Efforts should take into account the socioeconomic status and education level of the child and family. The panel recommended using prevention efforts that fall within the framework of the socioeconomic model, which views children in the context of their family, culture and community.

“Socioeconomic position and social class permeate every aspect of life and have a cumulative effect on health status throughout the life cycle. Controlling for socioeconomic status variables, however, is very difficult because many, if not most, of these variables are unobserved,” the panel wrote.

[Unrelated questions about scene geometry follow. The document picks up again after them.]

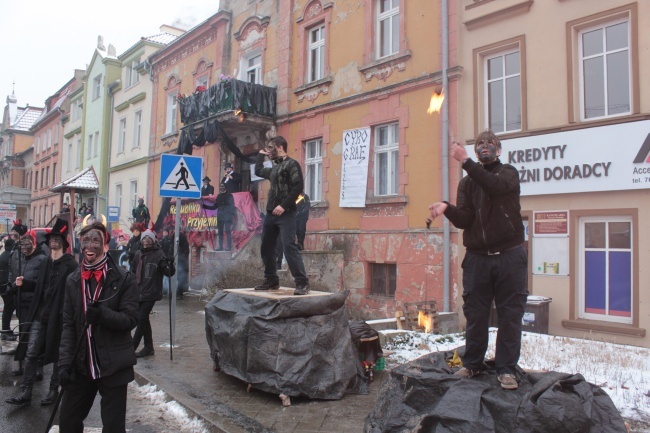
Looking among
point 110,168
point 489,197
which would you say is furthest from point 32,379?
point 110,168

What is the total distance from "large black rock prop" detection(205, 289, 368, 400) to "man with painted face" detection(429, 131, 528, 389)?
80.1 inches

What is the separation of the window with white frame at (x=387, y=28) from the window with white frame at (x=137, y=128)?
1580 cm

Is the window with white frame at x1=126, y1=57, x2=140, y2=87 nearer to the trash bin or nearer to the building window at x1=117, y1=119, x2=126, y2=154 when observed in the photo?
the building window at x1=117, y1=119, x2=126, y2=154

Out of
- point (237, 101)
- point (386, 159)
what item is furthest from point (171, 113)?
point (386, 159)

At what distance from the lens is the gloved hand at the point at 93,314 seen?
376cm

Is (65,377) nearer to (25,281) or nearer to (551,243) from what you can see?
(25,281)

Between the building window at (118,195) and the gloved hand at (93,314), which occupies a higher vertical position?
the building window at (118,195)

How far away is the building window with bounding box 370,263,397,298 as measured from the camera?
12617 mm

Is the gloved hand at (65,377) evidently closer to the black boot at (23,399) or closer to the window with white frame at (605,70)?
the black boot at (23,399)

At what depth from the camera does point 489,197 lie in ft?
13.6

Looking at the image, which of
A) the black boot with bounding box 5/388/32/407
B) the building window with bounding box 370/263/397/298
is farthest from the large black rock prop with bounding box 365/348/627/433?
the building window with bounding box 370/263/397/298

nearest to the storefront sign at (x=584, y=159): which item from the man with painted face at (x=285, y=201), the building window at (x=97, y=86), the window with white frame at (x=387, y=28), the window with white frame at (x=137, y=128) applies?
the window with white frame at (x=387, y=28)

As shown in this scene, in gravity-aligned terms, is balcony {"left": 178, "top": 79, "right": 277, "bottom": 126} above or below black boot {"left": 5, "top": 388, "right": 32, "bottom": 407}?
above

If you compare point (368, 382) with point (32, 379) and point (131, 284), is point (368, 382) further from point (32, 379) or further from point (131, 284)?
point (32, 379)
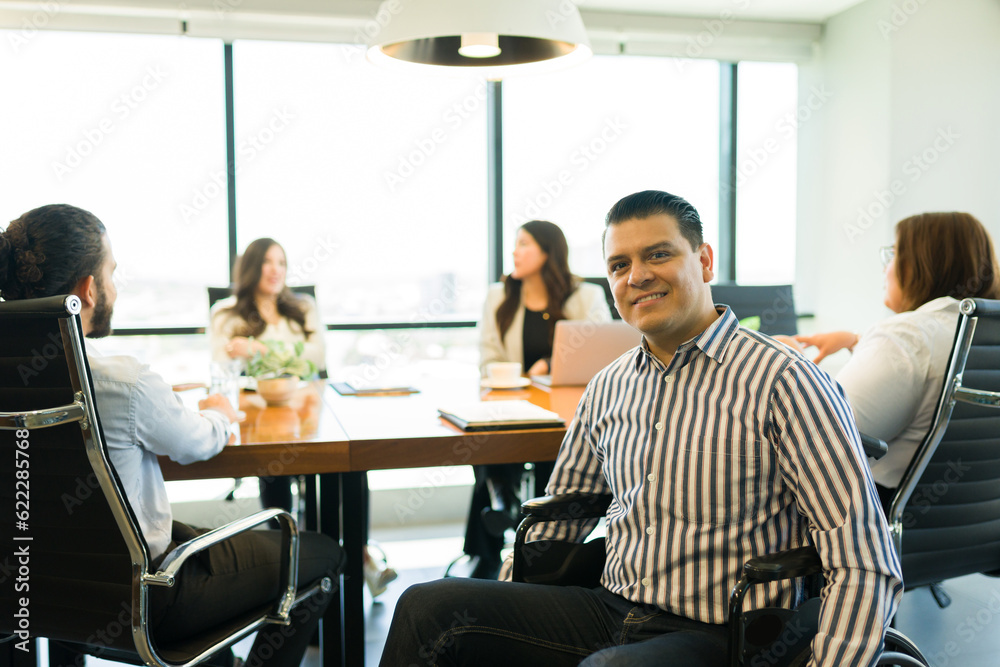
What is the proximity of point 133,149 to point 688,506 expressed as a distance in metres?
3.97

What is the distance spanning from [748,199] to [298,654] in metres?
4.28

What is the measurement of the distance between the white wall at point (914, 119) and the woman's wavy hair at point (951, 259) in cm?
270

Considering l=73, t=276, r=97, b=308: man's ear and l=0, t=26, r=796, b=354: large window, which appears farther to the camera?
l=0, t=26, r=796, b=354: large window

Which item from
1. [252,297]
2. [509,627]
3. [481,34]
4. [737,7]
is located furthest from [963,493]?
[737,7]

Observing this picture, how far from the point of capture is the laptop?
261 cm

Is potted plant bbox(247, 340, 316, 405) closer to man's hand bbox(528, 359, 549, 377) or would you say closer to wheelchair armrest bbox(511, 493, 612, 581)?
man's hand bbox(528, 359, 549, 377)

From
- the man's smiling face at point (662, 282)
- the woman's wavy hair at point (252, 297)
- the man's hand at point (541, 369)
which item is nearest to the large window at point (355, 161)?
the woman's wavy hair at point (252, 297)

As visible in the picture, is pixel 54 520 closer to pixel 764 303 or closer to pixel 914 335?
pixel 914 335

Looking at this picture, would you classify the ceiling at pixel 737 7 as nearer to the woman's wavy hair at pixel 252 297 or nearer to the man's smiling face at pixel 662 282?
the woman's wavy hair at pixel 252 297

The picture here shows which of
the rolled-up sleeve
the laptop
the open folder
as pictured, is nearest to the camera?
the rolled-up sleeve

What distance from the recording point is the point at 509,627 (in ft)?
4.38

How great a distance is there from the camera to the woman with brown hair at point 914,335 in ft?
5.83

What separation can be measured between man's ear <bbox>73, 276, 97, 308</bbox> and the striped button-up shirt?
1007 millimetres

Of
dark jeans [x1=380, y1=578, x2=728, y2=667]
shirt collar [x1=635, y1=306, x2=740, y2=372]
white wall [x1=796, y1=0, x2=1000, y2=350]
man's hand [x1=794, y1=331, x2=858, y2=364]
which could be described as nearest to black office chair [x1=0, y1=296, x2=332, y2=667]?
dark jeans [x1=380, y1=578, x2=728, y2=667]
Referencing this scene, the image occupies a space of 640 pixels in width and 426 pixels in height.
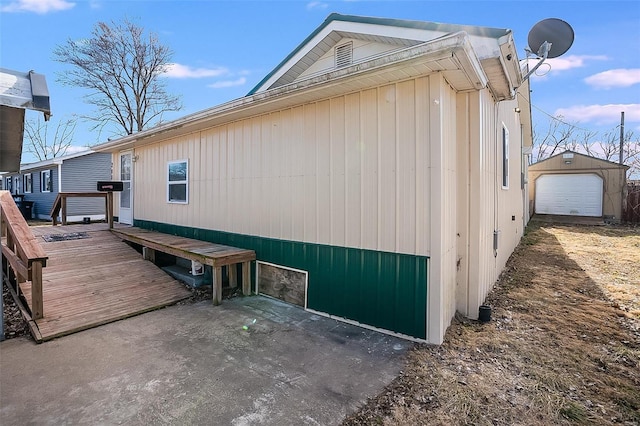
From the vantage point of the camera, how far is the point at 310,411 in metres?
2.40

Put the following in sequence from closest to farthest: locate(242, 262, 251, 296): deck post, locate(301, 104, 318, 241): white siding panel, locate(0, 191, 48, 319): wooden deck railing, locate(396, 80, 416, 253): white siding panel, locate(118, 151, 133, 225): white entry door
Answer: locate(396, 80, 416, 253): white siding panel → locate(0, 191, 48, 319): wooden deck railing → locate(301, 104, 318, 241): white siding panel → locate(242, 262, 251, 296): deck post → locate(118, 151, 133, 225): white entry door

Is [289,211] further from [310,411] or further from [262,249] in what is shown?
[310,411]

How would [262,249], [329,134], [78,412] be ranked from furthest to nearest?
[262,249] → [329,134] → [78,412]

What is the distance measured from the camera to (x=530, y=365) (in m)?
3.03

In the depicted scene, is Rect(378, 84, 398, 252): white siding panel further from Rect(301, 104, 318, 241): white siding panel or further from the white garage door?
the white garage door

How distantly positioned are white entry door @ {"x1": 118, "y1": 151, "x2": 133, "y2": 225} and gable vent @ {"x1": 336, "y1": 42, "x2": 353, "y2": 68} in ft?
20.5

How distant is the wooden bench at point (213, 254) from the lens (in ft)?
15.8

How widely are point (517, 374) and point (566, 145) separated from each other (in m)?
30.2

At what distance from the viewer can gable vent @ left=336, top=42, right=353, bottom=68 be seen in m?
5.89

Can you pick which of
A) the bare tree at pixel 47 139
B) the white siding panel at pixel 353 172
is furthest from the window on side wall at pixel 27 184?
the white siding panel at pixel 353 172

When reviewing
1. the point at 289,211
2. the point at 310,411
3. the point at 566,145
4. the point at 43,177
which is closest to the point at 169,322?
the point at 289,211

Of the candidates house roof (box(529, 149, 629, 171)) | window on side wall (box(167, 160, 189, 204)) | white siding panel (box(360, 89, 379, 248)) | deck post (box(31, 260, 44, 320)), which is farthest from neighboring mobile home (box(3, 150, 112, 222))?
house roof (box(529, 149, 629, 171))

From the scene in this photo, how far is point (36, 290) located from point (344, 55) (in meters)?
Result: 5.80

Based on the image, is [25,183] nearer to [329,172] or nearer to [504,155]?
[329,172]
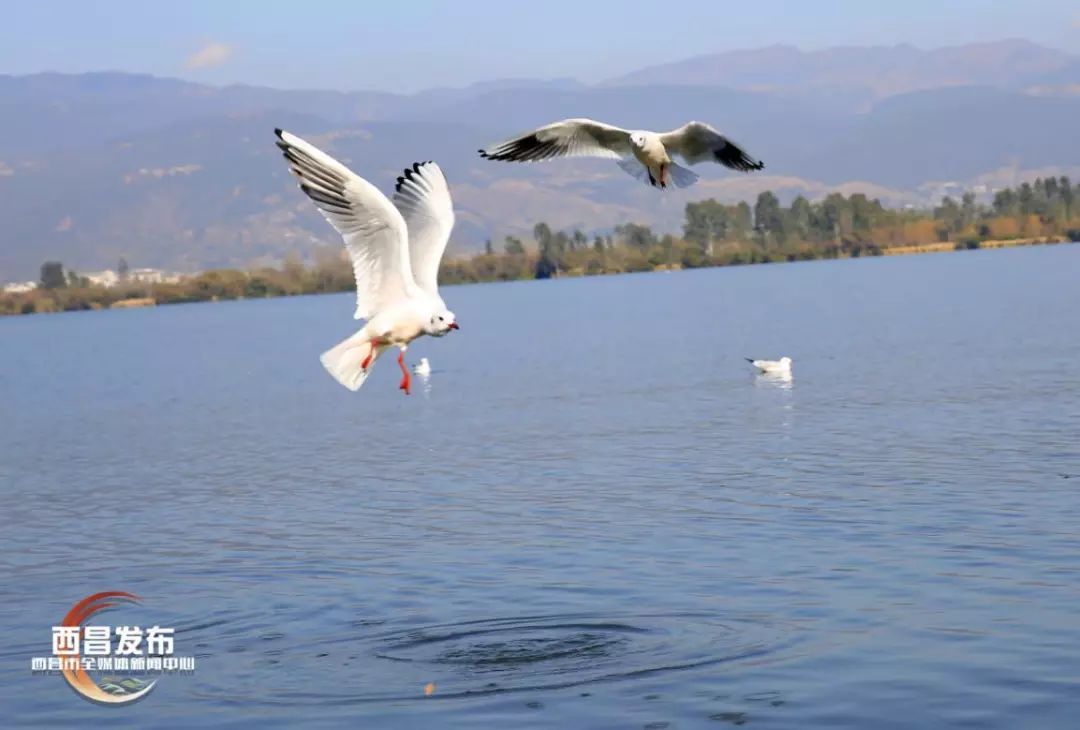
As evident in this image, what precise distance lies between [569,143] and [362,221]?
4.22m

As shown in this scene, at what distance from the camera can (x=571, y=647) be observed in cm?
1595

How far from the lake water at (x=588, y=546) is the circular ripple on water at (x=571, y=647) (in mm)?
41

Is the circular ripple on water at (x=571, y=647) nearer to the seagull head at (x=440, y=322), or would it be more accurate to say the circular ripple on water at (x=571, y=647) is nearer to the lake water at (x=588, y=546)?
the lake water at (x=588, y=546)

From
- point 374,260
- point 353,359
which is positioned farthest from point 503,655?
point 374,260

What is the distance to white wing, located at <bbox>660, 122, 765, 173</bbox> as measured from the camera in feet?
63.7

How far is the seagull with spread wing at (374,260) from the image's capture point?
16.8m

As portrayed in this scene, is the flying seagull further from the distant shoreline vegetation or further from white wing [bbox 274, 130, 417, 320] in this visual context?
the distant shoreline vegetation

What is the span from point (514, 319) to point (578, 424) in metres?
61.9

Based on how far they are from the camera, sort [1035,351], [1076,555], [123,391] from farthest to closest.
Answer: [123,391] → [1035,351] → [1076,555]

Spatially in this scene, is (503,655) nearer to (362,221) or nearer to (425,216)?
(362,221)

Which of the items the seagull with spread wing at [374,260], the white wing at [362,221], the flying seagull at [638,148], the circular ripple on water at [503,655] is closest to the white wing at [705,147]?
the flying seagull at [638,148]

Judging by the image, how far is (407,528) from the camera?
920 inches

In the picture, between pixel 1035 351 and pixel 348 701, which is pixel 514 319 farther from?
pixel 348 701

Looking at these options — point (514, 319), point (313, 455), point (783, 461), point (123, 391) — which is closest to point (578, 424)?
point (313, 455)
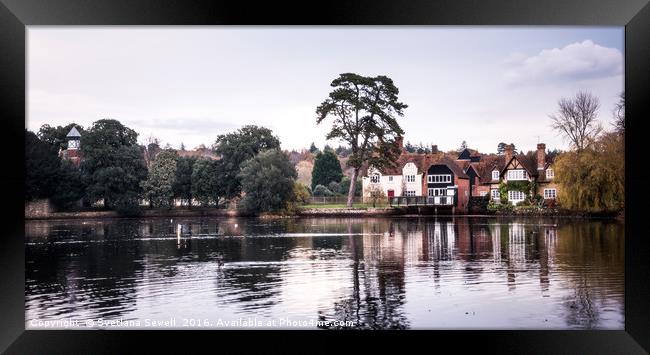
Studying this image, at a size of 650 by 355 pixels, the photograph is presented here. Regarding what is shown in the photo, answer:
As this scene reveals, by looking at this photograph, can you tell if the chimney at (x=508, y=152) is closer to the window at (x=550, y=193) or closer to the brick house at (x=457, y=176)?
the brick house at (x=457, y=176)

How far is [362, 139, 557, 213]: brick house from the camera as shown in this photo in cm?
1420

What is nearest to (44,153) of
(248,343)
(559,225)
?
(248,343)

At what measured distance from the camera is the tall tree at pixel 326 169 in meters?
16.2

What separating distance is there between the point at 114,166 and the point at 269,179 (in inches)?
156

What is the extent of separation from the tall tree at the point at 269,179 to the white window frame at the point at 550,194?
20.4 ft

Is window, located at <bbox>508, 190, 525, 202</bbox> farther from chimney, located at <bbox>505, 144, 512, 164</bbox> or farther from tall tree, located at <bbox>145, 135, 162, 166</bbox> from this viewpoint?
tall tree, located at <bbox>145, 135, 162, 166</bbox>

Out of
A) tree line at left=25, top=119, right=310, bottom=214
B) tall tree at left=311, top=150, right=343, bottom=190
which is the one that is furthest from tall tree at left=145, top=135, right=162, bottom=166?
tall tree at left=311, top=150, right=343, bottom=190

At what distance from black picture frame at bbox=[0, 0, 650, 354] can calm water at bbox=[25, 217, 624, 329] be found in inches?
12.1

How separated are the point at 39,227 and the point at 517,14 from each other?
448 inches

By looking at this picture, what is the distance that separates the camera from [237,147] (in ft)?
55.2

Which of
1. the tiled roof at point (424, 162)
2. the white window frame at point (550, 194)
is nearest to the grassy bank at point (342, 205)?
the tiled roof at point (424, 162)
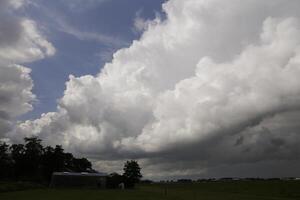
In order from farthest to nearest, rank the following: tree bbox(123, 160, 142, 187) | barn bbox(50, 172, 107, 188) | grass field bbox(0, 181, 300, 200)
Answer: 1. tree bbox(123, 160, 142, 187)
2. barn bbox(50, 172, 107, 188)
3. grass field bbox(0, 181, 300, 200)

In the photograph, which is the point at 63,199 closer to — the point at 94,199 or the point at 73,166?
the point at 94,199

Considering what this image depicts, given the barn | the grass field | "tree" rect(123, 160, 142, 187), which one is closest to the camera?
the grass field

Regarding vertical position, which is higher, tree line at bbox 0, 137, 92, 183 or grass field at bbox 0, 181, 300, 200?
tree line at bbox 0, 137, 92, 183

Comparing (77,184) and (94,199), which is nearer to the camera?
(94,199)

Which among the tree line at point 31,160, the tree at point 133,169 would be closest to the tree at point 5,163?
the tree line at point 31,160

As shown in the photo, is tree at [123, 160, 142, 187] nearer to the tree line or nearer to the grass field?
the tree line

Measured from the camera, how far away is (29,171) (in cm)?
15700

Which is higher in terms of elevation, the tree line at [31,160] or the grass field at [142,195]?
the tree line at [31,160]

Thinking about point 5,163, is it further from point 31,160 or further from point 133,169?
point 133,169

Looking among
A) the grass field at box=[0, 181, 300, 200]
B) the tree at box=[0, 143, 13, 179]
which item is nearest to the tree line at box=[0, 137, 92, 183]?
the tree at box=[0, 143, 13, 179]

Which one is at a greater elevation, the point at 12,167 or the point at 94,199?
the point at 12,167

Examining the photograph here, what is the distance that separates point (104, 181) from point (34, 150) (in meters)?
41.8

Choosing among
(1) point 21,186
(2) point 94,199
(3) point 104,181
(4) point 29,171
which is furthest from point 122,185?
(2) point 94,199

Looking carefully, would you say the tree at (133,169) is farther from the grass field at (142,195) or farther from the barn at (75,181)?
the grass field at (142,195)
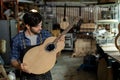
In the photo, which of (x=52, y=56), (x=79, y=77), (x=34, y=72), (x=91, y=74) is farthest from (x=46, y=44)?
(x=91, y=74)

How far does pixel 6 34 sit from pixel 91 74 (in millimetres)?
2315

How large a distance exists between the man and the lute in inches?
1.9

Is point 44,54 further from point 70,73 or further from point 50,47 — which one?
point 70,73

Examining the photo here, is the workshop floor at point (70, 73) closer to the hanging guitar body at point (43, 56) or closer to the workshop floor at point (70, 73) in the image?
the workshop floor at point (70, 73)

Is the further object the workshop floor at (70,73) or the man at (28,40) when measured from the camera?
the workshop floor at (70,73)

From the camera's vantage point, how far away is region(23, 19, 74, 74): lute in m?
2.07

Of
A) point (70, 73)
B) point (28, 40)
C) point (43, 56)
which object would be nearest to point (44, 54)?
point (43, 56)

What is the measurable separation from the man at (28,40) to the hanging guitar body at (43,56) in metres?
0.05

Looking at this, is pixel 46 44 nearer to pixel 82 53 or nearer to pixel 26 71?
pixel 26 71

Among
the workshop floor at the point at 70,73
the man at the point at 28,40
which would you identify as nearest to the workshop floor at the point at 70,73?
the workshop floor at the point at 70,73

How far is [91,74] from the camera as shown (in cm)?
591

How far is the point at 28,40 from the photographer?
82.7 inches

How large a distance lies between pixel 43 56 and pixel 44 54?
0.07ft

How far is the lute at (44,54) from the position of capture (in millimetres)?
2072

Emphasis should be placed on early treatment and mutually agreed-upon treatment goals. The statement recommends awareness of specific racial, ethnic and sex differences in perception of obesity that may influence goals, such as body image, religious views and realities of time and money. Although comprehensive lifestyle modification is recommended for white middle-class children, further study is needed to determine the benefits of these interventions in nonwhite children.

The panel also suggested that health care professionals play an active role in advocating local and national policies and a healthy environment for children. This includes promoting physical activity and healthy food choices, providing children with safe places to play in poor and minority neighborhoods and restricting youth-targeted unhealthy food advertising.

“Understanding the influence of these variables on the patterns of eating and physical activity that lead to obesity will be critical to developing public policies and effective clinical interventions to prevent and treat childhood obesity,” the panel wrote. – by Katie Kalvaitis

Diabetes Care. 2008;31:2211-2221.

PERSPECTIVE

This is a critically important paper at a time when obesity in children is becoming a national epidemic. Until society gets involved, we are not going to solve the problem of childhood obesity. This is a call to arms to involve the medical community and the community at large to counter this epidemic by introduction of didactic lectures on the importance of nutrition and participation by schools in education; healthy lunch options; avoidance of fast foods available in vending machines; and introduction of minimally required exercise programs. Just like cigarette smoking, when society decided that there should be laws to limit smoking in public areas, that is when the rate of smoking went down, and rates of cancer and blood pressure are going down. This is a landmark paper addressing a fundamental health problem of the 21st century.